[Dataset entries]
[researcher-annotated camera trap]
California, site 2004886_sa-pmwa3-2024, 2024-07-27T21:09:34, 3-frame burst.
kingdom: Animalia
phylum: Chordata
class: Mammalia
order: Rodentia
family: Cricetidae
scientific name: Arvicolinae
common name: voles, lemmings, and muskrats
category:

◆ **TASK GOAL**
The required output is the full set of entries, reproduced verbatim.

◆ **WRITTEN ANSWER**
[researcher-annotated camera trap]
California, site 2004886_sa-pmwa3-2024, 2024-07-27T21:09:34, 3-frame burst.
kingdom: Animalia
phylum: Chordata
class: Mammalia
order: Rodentia
family: Cricetidae
scientific name: Arvicolinae
common name: voles, lemmings, and muskrats
category:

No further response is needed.